When screening didn't work, the military resorted to an outright purge, building "queer stockades" and dishonorably discharging gays as psychopaths (technically, lesbians weren't violating the Articles of War prohibition of sodomy) and sex perverts. "My commanding officer called me in," Liebman reminisces. "I thought something had happened to my parents or something. And he said, 'Are you a cocksucker?' 'No sir!' I replied. And I thought, 'I'm going to die here.' Everybody knew something was happening, every eye was focused on me. I started to perspire. 'Are you one of those New York Jew faggots?' he said in his Texas accent."
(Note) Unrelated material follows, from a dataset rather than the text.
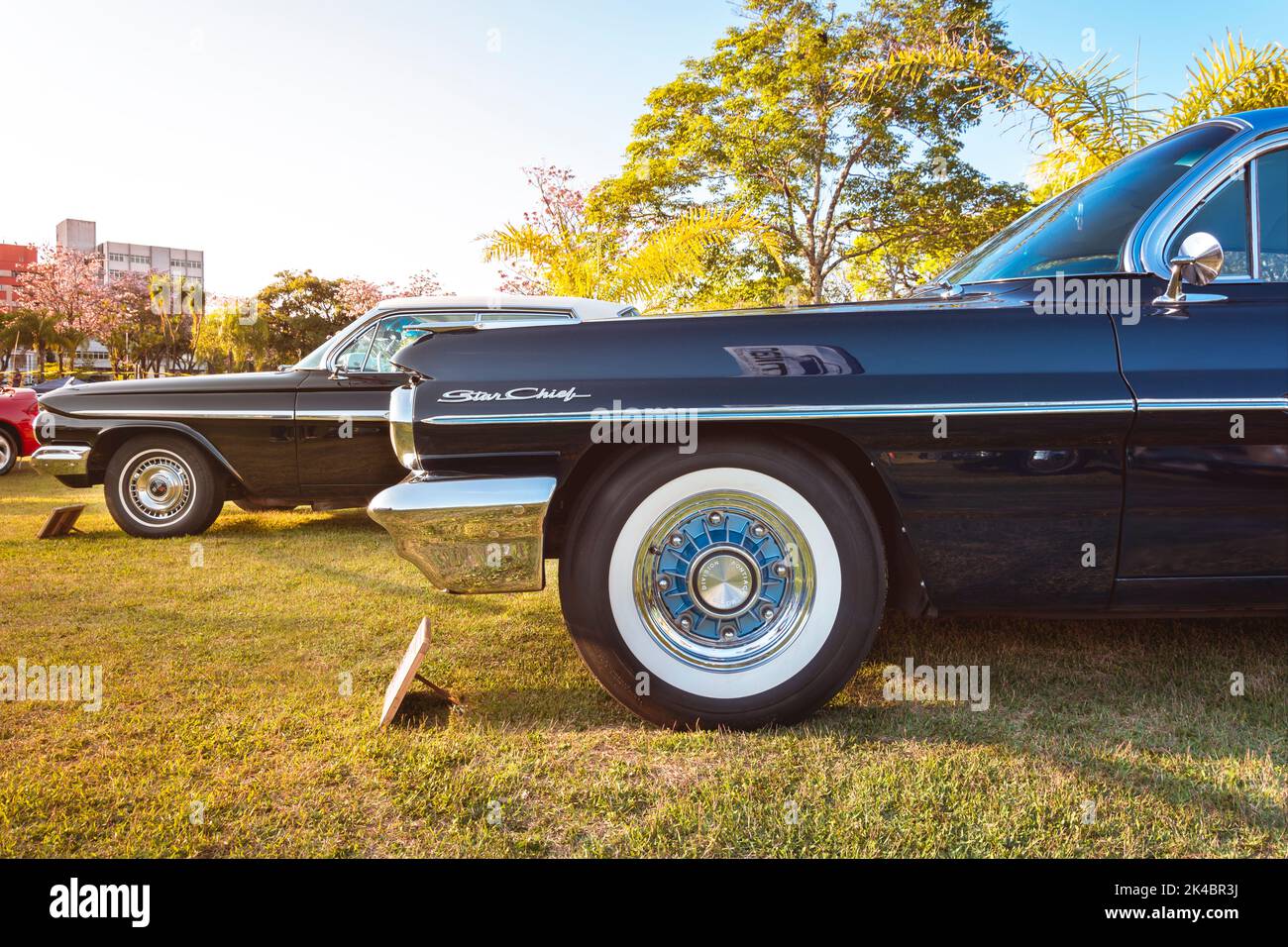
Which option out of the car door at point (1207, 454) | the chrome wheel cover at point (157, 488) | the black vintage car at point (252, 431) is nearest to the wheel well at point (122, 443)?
the black vintage car at point (252, 431)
Coming Out Under Fire tells nine such stories, bracketed by actual footage of the 1993 Senate hearings (which, sadly, demonstrate how little attitudes actually have changed over the course of half a century). The film offers no shocking revelations or astounding insights (after all, how surprising is insensitivity on the part of the U.S. military, or stupidity in the halls of Congress? Aren't they just assumed?), just the documentation of fifty years of ignorance told in the words of its victims.